Sequence number of the SYNACK segment sent by gaia.cs.umass.edu to the client computer in reply to the SYN is 0. The value of the Acknowledgement field in the SYNACK segment is 1 and the segment is identified as a SYNACK segment since the flag SYN&ACK bits are set to 1.
5. What is the sequence number of the TCP segment containing the HTTP POST command? Note that in order to find the POST command; you’ll need to dig into the packet content field at the bottom of the Wireshark window, looking for a segment with a “POST” within its DATA field.
The sequence number of the TCP segment containing the HTTP POST command is 1.
6. Consider the TCP segment containing the HTTP POST as the first segment in the TCP connection. What are the sequence numbers of the first six segments in the TCP connection (including the segment containing the HTTP POST)? At what time was each segment sent? When was the ACK for each segment received? Given the difference between when each TCP segment was sent, and when its acknowledgement was received, what is the RTT value for each of the six segments? Select a TCP segment in the “listing of captured packets” window that is being sent from the client to the gaia.cs.umass.edu server. Then select: Statistics->TCP Stream Graph->Round Trip Time Graph.

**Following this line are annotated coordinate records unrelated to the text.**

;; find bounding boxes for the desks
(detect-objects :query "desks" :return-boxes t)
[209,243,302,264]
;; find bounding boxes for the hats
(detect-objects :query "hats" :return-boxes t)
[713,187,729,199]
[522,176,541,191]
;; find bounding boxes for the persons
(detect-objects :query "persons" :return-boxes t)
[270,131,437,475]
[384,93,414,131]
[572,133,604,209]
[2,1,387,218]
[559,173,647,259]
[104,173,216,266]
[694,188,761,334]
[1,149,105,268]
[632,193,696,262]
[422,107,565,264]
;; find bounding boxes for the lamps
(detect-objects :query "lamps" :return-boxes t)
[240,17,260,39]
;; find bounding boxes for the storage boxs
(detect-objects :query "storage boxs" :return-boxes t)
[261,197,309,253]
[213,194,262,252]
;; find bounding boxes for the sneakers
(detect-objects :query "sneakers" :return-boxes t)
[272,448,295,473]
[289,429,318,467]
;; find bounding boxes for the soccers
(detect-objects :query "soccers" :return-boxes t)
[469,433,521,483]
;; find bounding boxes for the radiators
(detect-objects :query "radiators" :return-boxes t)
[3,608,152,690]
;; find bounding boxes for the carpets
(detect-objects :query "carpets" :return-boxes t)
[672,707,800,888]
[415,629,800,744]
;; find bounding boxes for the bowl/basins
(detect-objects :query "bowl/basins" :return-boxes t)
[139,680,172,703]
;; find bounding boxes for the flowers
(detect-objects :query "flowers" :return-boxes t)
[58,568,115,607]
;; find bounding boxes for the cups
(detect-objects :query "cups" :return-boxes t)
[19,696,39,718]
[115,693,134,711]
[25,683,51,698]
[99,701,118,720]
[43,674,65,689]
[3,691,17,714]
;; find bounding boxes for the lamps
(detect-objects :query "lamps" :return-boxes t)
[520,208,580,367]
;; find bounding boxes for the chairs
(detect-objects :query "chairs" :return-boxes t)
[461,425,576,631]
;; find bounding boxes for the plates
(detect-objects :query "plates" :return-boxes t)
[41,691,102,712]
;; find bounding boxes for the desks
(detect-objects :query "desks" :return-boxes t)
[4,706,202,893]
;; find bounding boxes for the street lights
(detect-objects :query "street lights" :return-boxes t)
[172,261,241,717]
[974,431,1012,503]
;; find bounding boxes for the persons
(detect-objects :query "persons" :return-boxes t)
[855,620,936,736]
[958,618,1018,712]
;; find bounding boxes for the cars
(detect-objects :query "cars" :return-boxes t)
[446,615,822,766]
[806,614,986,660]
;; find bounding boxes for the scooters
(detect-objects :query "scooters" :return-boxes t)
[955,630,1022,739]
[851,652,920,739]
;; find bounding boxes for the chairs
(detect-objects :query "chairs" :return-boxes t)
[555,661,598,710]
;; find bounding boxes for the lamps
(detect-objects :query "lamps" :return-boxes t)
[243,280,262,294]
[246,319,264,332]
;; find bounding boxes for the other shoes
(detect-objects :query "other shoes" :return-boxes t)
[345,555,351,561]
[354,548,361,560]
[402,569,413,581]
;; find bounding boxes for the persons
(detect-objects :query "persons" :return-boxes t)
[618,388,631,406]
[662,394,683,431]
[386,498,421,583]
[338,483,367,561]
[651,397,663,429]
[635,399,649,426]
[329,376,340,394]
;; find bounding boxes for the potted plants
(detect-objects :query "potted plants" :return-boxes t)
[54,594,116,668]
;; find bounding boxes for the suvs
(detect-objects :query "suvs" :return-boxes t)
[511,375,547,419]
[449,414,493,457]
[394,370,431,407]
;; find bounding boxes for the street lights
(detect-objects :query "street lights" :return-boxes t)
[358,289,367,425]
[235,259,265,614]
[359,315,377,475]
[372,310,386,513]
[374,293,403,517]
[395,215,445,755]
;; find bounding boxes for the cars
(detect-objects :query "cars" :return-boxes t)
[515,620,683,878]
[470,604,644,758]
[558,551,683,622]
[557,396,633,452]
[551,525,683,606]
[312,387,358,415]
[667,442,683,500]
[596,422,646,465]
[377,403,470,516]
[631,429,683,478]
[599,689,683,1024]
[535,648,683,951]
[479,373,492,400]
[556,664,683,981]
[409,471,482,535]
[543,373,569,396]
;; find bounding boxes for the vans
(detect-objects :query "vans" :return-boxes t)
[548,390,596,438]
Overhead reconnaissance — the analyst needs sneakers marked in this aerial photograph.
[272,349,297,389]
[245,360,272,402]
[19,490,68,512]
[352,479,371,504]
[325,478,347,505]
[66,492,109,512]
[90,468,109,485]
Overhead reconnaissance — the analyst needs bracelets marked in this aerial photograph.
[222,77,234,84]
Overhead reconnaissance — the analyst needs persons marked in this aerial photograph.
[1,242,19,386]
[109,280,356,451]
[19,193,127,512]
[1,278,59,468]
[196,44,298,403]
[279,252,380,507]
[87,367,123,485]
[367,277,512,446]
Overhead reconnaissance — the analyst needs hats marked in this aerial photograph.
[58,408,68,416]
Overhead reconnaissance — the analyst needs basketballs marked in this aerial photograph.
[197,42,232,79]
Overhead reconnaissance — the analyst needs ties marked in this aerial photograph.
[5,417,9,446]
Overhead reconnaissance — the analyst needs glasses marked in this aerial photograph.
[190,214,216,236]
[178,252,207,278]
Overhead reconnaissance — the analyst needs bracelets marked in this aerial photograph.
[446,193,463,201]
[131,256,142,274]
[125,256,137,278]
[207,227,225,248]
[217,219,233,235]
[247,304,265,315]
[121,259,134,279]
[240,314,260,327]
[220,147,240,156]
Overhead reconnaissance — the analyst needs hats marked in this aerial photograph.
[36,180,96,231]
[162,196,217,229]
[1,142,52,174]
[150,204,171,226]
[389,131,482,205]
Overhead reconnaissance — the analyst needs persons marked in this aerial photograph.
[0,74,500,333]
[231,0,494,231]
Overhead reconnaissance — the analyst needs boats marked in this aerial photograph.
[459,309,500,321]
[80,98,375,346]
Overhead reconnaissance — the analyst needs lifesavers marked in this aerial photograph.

The Estimated RTT was calculated using the following equation using Initial Estimated RTT = initial Sample RTT
Estimated RTT = 0.875*Estimated RTT + 0.125*Sample RTT
7. What is the length of each of the first six TCP segments?
The length of the first TCP segment is 565 bytes. The other five are 1460 bytes each.
8. What is the minimum amount of available buffer space advertised at the received for the entire trace? Does the lack of receiver buffer space ever throttle the sender?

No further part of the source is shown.